Here’s this year’s ranking:

10. Dubai / UAE

9. Bahrain

8. Germany

7. Lebanon

6. Luxembourg

5. Cayman

4. Singapore

3. USA

2. Hong Kong

1. Switzerland

Exciting stuff! But hey, Exactly how much money is there hidden around the world, anyway? Some estimates, via The Guardian:

The scale of hidden offshore wealth around the world is difficult to assess. The economist Gabriel Zucman has put it at $7.6tn (£4.9tn), while the TJN’s James Henry, a former chief economist at consultancy McKinsey, estimated three years ago it could be more than $21tn.

Anyway, you may have noticed—possibly with some surprise?—that the United Kingdom didn’t crack the top ten. Well! TJN explains: “Though the United Kingdom isn’t in our top ten, it supports a network of secrecy jurisdictions around the world, from Cayman to Bermuda to Jersey to the British Virgin Islands, whose trusts and shell companies hold many trillions of dollars’ worth of assets.”

“Had we treated the UK and its dependent territories as a single unit it would easily top the 2015 index, above Switzerland.”

You have also been surprised to see the United States so high on the list, despite it having won, as The Guardian reminds us, major disclosure battles with big, secretive Swiss banks in recent years.
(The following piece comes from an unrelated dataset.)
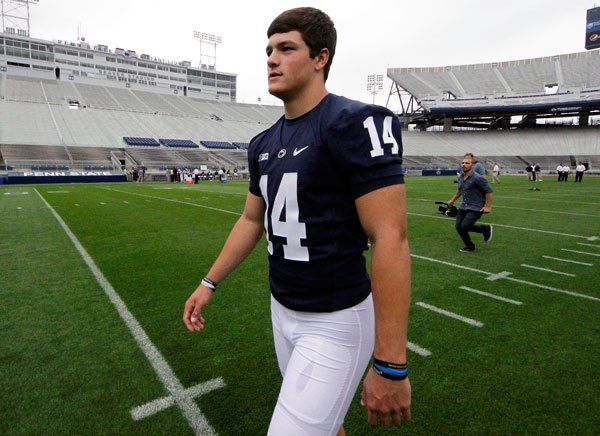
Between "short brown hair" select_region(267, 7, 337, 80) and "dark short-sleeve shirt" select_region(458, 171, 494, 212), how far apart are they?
21.6ft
“Though the US has been a pioneer in defending itself from foreign secrecy jurisdictions it provides little information in return to other countries, making it a formidable, harmful and irresponsible secrecy jurisdiction,” TJN reports.

Delaware, Wyoming, and Nevada are particularly egregious offenders. “The US has not seriously addressed its own role in attracting illicit financial flows and supporting tax evasion.”

A 2013 New York Times story examined how Delaware came to be the new Cayman Islands. “Two million corporations are formed each year in the United States, more than anywhere else in the world,” Richard Murphy, a senior adviser at the TJN, said at the time. “Delaware, in turn, is the biggest single source of anonymous corporations in the world.”

“Why go to the Caymans when you can just go down the street?”